Bug 2145 - Downcasing of derived proper nouns broken by hyperminimisation
Summary: Downcasing of derived proper nouns broken by hyperminimisation
Status: ASSIGNED
Alias: None
Product: smj lexicon
Classification: Unclassified
Component: stem lexica (show other bugs)
Version: unspecified
Hardware: All All
: P5 - Later normal
Assignee: Sjur Nørstebø Moshagen
URL:
Keywords:
Depends on:
Blocks:
 
Reported: 2016-01-11 14:22 CET by Sjur Nørstebø Moshagen
Modified: 2018-05-09 12:52 CEST (History)
4 users (show)

See Also:


Attachments

Note You need to log in before you can comment on or make changes to this bug.
Description Sjur Nørstebø Moshagen 2016-01-11 14:22:44 CET
./configure --with-hfst --enable-hyperminimisation

gives the following:

[ 1/18][FAIL] Narvijkka+N+Prop+Sem/Plc+Sg+Gen+Der/k+N+Sg+Nom => Missing results: narvijkak
[ 1/18][FAIL] Narvijkka+N+Prop+Sem/Plc+Sg+Gen+Der/k+N+Sg+Nom => Unexpected results: Narvijkak

This is because hyperminimisation inserts an extra symbol at the very beginning of the net: @P.LEXNAME.Root@. This symbol breaks the context requirements of the downcasing regex.

Hyperminimisation is not used very much, but can be turned on for speller optimisations without people being aware of or remembering this bug.

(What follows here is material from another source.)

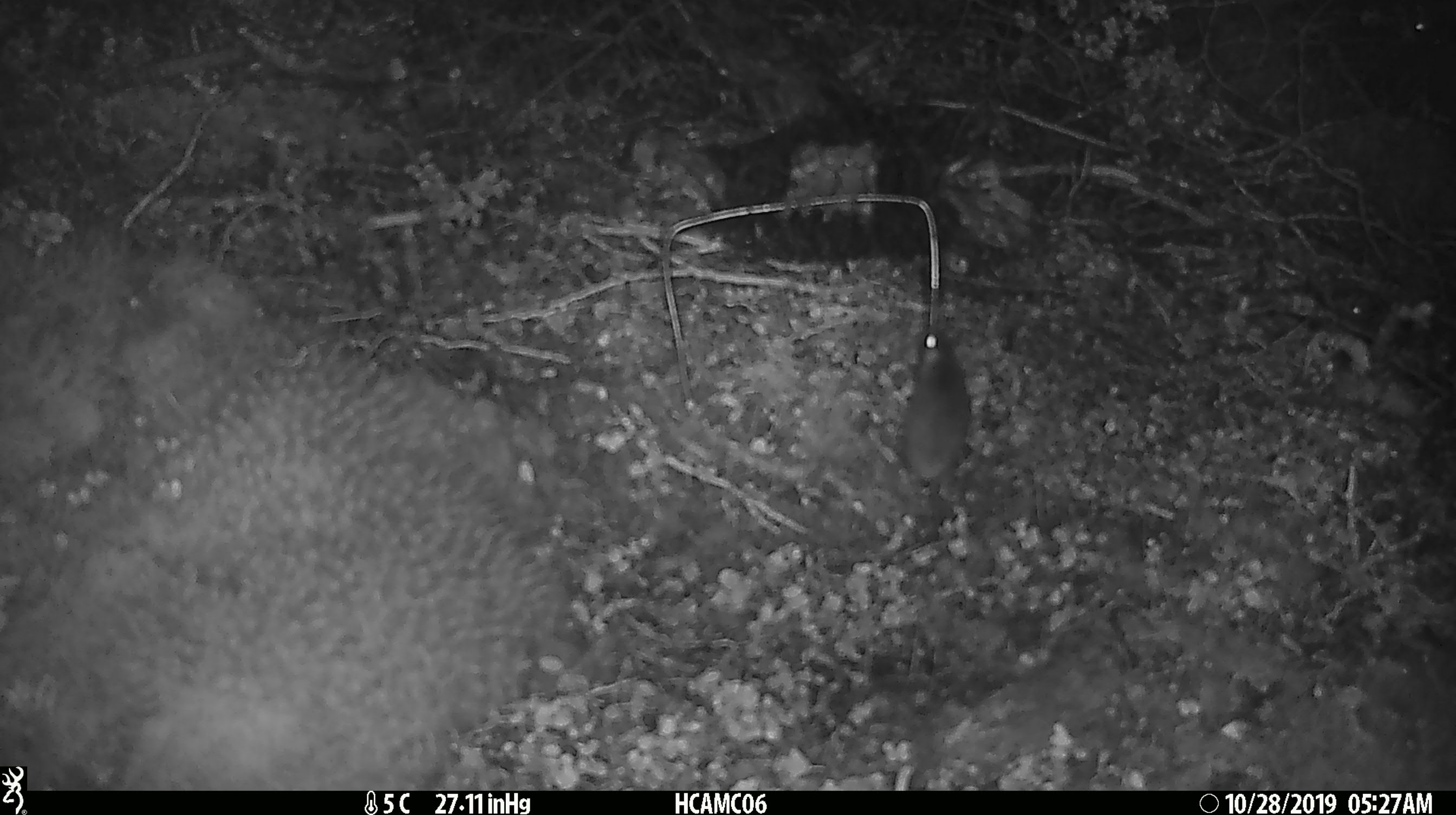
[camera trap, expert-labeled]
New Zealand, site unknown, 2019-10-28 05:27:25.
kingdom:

It should thus be fixed.
Comment 1 Thomas Omma 2016-01-12 08:54:24 CET
hyperminimisation! :O
Comment 2 Sjur Nørstebø Moshagen 2018-05-09 12:52:55 CEST
This is now finally fixed - mostly. There are still a few regressions for the spellers for words with CmpN/*Left tags, so will keep this open until it is completely fixed.